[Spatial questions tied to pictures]
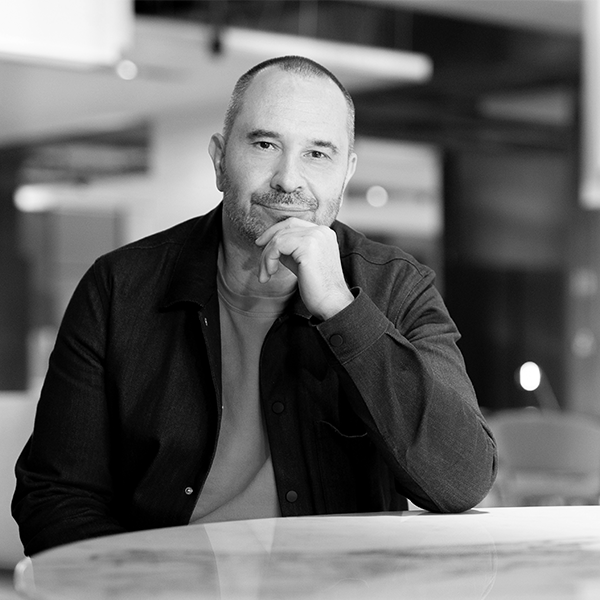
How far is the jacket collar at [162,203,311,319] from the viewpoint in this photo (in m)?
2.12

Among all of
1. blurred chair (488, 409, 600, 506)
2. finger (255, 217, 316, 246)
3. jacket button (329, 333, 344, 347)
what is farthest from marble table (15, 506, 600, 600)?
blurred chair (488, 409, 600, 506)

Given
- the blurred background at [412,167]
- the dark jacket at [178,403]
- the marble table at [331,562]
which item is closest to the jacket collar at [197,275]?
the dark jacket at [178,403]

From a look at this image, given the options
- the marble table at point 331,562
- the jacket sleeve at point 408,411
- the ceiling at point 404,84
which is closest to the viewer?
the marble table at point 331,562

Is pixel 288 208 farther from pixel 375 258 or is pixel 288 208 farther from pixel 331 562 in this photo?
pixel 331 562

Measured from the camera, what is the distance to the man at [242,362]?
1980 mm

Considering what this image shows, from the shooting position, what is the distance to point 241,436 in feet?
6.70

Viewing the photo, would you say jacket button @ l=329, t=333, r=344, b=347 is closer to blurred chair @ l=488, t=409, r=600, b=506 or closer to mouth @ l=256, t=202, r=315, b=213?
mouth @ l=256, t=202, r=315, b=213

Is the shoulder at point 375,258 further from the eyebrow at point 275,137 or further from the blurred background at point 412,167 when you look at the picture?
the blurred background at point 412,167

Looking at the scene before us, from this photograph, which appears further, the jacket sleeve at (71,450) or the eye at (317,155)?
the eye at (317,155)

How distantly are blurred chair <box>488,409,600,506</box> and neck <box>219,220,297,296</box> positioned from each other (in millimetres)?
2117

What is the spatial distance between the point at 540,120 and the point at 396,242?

Problem details: Repeat the lines above exactly, and keep every picture out.

Answer below:
How far is the jacket collar at [162,203,311,319] from the viewpoint in this photo (in m)?
2.12

Among all of
1. blurred chair (488, 409, 600, 506)
2. finger (255, 217, 316, 246)
3. jacket button (329, 333, 344, 347)
what is farthest from marble table (15, 506, 600, 600)?
blurred chair (488, 409, 600, 506)

Given
- the blurred background at [412,167]
- the dark jacket at [178,403]
- the marble table at [331,562]
which item is closest to the jacket collar at [197,275]?
the dark jacket at [178,403]

From a look at this image, given the options
- the marble table at point 331,562
- the jacket sleeve at point 408,411
- the ceiling at point 404,84
which is closest to the viewer?
the marble table at point 331,562

Is pixel 288 208 farther from pixel 375 258 or is pixel 288 208 farther from pixel 331 562 in this photo?
pixel 331 562

Measured from the camera, what is the distance to the man at [242,362]?
1980 mm

Considering what this image shows, from the shooting position, what is the distance to point 241,436 in feet?
6.70

Viewing the photo, would you say jacket button @ l=329, t=333, r=344, b=347 is closer to blurred chair @ l=488, t=409, r=600, b=506 or closer to mouth @ l=256, t=202, r=315, b=213?
mouth @ l=256, t=202, r=315, b=213

Is the shoulder at point 375,258 further from the eyebrow at point 275,137 or further from the blurred background at point 412,167 when you look at the picture?
the blurred background at point 412,167

Looking at the scene before us, from this photograph, which appears further, the jacket sleeve at (71,450) or the eye at (317,155)?
the eye at (317,155)

How distantly are blurred chair <box>488,409,600,506</box> and neck <box>219,220,297,296</box> positioned from each other (in millimetres)?
2117

What is the spatial distance between the point at 540,120 and the point at 396,242?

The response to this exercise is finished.